Tetapi demikianlah, saya gengsi sebagai maapabilan relah ditiduri pembantu. Belum juga usai pikirkan Jaka yang kabur, sorenya Maman dan Minah menjumpaiku. Mas Yudha pulang cepat sore itu, dan mereka berdua, Maman dan Minah berbicara dengan kami di ruangan tamu.
“Anu Pak Yudha, kami salah pak.., anu pak,” Maman gagap.
“Ada apakah Pak Maman berbicara saja,” dorong Mas Yudha.
Semula saya yang grogi jangan-jangan Maman ingin bedah rahasia sex kami saat lagi ini, tetapi sehabis itu saya lega.
“Kami ingin pulang daerah pak, sang Minah hamil, kami wajib nikah,” kesaksian Maman membuatku cukup kaget sekalian bersedih, apalagi Jaka sudah pergi .
Terpikir olehku beberapa hari yang akan sepi ketika nafsu seksku sedang tinggi-tingginya belakangan ini.
Secara singkat sore itu Mas Yudha mengizinkan mereka pulang daerah sekalian bayar pesangon kerja mereka. Semenjak waktu itu di dalam rumah cuma ada saya, Ijah dan Mas Yudha yang teratur pulang tengah malam. Walau dua pesuruh lelaki itu sudah tidak ada tetapi masa lalu dengan mereka teratur kukenang, khususnya saat saya birahi sendiri dalam sepi, bersama penis Mas Yudha yang tidak dapat berdiri kembali.
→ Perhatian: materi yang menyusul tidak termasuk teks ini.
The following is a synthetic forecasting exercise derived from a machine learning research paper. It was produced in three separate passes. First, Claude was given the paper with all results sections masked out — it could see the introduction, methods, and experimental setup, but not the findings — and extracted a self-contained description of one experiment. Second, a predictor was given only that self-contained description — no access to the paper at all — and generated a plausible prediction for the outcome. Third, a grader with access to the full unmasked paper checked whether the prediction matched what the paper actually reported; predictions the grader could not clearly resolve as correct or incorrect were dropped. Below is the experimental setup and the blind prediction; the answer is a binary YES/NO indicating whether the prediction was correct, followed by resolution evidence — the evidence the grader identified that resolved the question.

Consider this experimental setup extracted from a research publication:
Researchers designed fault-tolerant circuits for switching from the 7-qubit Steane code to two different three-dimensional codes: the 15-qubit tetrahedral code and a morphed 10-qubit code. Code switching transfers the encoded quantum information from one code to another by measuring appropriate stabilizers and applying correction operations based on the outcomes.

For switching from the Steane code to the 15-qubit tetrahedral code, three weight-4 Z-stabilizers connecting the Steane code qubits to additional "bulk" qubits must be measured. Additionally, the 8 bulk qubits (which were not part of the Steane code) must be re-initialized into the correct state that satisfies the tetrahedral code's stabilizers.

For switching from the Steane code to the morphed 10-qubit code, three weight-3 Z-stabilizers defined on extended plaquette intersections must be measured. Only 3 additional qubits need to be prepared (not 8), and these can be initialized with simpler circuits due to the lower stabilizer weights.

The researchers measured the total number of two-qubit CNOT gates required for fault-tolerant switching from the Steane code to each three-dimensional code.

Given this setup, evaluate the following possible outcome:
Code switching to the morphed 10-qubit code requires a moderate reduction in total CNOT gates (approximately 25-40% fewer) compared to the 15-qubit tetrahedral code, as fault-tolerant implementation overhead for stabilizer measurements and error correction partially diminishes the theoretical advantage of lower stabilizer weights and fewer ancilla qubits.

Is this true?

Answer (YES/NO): NO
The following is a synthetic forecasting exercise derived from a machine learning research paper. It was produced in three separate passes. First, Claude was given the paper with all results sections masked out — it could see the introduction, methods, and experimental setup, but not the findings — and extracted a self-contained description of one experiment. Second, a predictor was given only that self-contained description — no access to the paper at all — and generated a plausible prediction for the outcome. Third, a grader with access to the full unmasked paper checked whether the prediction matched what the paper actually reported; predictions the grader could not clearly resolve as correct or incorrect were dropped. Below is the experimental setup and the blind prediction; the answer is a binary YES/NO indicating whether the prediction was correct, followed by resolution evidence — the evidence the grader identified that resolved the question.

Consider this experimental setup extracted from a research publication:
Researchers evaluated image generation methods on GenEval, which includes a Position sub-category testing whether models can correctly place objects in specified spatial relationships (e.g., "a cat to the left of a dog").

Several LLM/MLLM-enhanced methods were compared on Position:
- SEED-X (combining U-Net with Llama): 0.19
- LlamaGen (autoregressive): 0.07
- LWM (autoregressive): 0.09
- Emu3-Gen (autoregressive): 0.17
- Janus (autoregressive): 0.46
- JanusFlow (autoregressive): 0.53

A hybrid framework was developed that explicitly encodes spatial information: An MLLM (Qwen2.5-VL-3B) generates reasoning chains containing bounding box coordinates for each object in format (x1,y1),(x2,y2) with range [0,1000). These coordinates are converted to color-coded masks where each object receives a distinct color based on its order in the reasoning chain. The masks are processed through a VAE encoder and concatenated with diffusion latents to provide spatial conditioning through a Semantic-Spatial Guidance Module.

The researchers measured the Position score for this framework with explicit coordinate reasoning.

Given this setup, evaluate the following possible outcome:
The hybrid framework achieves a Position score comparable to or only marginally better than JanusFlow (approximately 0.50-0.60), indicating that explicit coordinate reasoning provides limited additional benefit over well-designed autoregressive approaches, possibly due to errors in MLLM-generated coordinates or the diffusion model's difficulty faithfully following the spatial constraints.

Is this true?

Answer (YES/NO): NO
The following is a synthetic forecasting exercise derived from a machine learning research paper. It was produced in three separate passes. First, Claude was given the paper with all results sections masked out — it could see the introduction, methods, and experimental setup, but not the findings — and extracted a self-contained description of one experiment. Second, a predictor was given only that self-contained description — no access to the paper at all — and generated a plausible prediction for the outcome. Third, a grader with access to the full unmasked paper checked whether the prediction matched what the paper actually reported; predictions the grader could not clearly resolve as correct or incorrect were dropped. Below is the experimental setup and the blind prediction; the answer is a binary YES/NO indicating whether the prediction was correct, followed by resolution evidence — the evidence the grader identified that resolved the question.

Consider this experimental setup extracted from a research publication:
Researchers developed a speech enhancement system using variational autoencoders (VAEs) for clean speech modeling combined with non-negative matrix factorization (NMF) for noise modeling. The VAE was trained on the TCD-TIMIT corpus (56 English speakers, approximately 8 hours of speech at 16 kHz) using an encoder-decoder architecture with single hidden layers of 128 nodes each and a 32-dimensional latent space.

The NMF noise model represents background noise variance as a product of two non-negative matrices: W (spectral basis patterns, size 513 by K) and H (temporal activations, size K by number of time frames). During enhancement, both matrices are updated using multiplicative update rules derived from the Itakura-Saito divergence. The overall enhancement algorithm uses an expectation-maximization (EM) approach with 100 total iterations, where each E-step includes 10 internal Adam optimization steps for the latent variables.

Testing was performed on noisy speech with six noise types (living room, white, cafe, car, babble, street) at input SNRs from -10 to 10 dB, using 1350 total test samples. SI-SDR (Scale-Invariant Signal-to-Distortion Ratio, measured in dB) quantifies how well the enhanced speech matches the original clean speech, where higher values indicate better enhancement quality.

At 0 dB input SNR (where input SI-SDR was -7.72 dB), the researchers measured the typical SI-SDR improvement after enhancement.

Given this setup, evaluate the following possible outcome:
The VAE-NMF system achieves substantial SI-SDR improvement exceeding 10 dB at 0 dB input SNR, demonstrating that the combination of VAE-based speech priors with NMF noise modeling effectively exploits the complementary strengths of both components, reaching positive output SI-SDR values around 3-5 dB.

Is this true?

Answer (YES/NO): NO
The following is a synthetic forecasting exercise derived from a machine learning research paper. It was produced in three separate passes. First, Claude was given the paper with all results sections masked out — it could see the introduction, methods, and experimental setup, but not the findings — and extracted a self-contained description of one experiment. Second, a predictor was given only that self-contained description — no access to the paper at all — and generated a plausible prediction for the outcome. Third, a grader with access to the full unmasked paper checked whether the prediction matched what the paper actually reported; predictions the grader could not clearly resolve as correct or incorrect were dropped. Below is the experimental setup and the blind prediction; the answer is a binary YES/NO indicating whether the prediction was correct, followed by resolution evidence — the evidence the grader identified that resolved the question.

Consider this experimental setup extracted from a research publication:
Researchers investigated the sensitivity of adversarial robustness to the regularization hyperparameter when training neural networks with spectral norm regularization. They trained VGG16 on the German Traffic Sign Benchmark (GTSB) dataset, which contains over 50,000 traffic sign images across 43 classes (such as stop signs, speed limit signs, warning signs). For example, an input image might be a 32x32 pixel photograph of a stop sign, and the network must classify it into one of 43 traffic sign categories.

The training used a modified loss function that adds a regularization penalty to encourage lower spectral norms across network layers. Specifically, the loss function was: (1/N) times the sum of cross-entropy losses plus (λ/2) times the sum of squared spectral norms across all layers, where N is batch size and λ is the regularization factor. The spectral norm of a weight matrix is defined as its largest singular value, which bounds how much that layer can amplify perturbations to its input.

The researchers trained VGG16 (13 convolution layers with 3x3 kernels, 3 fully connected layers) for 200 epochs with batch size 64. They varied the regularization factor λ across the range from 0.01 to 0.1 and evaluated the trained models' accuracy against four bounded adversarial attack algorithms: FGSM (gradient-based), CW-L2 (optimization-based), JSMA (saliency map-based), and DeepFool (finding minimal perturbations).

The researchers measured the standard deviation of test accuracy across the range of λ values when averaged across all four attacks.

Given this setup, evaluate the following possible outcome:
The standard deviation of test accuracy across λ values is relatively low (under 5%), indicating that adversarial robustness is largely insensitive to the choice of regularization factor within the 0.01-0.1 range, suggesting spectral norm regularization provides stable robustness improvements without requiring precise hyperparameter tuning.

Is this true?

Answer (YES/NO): NO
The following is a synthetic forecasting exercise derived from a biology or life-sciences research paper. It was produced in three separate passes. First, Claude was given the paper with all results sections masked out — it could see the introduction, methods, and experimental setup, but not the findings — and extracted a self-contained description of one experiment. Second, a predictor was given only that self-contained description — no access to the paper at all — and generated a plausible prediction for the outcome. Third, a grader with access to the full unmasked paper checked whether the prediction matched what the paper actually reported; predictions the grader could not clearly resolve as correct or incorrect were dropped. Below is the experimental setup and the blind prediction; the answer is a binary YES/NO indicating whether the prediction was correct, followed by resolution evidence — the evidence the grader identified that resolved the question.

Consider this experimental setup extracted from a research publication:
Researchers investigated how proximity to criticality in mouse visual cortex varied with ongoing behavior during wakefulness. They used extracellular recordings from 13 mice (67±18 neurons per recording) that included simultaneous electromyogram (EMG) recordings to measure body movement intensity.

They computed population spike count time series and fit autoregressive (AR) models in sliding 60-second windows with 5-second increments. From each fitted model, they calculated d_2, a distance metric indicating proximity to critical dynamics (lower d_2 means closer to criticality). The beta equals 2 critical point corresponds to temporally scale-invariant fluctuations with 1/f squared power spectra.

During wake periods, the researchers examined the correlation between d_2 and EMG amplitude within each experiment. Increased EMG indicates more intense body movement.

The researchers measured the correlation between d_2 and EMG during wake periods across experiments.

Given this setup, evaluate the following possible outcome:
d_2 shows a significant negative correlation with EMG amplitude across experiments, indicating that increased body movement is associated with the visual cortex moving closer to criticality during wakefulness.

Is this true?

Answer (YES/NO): NO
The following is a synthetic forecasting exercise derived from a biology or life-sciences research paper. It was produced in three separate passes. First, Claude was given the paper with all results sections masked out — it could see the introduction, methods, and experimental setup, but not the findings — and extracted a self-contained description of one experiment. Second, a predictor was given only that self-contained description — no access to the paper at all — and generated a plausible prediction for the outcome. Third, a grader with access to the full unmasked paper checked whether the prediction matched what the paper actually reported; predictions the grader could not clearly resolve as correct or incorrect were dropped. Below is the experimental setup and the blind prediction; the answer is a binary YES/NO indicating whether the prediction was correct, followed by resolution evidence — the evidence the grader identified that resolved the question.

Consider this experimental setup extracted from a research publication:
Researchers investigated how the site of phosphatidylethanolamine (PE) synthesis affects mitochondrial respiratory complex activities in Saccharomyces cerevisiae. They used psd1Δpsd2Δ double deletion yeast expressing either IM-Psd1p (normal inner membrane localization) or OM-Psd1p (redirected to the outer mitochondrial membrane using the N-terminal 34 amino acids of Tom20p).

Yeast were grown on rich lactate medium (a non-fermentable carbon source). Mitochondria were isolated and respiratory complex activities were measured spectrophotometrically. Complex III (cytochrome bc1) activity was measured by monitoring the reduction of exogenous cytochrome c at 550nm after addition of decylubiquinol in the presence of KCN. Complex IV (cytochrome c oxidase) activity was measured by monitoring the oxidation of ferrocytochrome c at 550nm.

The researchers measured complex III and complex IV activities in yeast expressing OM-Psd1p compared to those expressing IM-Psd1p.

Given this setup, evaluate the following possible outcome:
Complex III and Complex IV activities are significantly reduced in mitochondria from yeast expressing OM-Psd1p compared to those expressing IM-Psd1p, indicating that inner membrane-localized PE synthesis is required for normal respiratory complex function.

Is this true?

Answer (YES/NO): YES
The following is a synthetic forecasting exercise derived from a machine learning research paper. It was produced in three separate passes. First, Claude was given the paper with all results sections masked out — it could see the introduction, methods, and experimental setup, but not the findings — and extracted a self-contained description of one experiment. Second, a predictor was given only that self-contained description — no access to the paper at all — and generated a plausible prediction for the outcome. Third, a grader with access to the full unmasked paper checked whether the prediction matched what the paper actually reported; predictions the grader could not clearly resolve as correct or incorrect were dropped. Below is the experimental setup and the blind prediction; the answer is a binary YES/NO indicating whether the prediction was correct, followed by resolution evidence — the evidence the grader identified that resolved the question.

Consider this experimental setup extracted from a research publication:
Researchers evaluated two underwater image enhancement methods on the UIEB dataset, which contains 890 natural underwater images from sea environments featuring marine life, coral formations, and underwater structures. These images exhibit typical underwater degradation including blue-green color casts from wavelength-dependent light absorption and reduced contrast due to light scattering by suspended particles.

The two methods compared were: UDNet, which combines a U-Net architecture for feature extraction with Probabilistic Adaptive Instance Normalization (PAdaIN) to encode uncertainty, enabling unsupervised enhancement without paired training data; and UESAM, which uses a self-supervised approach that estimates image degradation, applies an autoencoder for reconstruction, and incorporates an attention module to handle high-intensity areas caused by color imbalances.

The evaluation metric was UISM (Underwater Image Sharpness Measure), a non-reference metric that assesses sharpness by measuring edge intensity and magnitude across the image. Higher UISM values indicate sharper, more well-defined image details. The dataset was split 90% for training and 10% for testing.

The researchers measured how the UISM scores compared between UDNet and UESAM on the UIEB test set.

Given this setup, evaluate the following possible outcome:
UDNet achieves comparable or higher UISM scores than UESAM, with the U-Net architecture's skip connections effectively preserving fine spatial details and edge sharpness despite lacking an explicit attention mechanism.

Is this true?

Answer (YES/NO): YES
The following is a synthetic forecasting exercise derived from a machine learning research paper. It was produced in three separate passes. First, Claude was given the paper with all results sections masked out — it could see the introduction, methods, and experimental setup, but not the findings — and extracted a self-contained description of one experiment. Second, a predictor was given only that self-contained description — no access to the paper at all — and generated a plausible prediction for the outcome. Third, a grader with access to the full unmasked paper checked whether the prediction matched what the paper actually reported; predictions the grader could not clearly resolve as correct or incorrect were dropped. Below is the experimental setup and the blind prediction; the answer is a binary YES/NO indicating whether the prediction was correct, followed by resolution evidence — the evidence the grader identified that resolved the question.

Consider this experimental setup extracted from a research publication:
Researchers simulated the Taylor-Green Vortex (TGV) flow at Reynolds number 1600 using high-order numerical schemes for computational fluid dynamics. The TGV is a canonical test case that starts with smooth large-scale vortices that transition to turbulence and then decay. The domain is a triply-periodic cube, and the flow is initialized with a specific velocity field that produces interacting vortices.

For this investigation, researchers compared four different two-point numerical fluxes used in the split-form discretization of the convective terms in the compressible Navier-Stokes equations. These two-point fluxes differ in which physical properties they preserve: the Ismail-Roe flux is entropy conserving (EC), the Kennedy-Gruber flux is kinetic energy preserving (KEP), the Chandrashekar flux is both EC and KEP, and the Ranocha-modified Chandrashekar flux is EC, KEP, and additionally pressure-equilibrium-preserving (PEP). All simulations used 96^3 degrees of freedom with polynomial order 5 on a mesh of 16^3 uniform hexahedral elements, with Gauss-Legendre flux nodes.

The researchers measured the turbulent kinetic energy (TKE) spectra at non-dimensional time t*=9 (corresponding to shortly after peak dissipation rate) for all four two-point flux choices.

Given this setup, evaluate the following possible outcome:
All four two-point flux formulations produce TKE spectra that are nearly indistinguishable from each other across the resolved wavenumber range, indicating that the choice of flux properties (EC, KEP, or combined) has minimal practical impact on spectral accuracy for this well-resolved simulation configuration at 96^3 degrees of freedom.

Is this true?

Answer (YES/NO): YES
Semenjak keperginya Jaka, Maman dan Minah, tiga pembantuku, saya menjadi kesepian dan cuma Ijah salah satu teman setiaku di rumah. Tetapi kulalui saja kenasiban itu dengan sibukan diri mengurusi gerai kami, tentu saja ditolong Ijah.
Siang itu tidak sebagaimana umumnya Mas Yudha pulang ke rumah, tetapi dia tidak sendiri. Bersama Mas Yudha turun dari mobil seorang lelaki bertampang bule.
“Lena.., perkenalkan ini Ray, teman cameraman TV Australia,” kata Mas Yudha menunjuk lelaki di sebelahnya, kami juga bersalaman.
Sehabis kubuatkan minuman dingin dan duduk bertiga di ruang tamu, Mas Yudha mulai bercerita siapa Ray. Ray adalah pria dari Australia berusia 28 tahun yang sudah 3 tahun ini ada di Jakarta. Ray bekerja dalam suatu stasiun TV Australia sebagai cameramen untuk wartawan yang berada di Jakarta. Kebenaran Ray sudah satu minggu ini berada di kota M untuk mengulas sebuah moment internasional yang diadakan di kota M.
“Ray akan bermalam di sini tempo hari hari, ingin lihat-lihat kota M, kasihan jika wajib nginap di hotel. Toh saya sempat liputan bersama dianya di Jakarta,” Mas Yudha mengulas.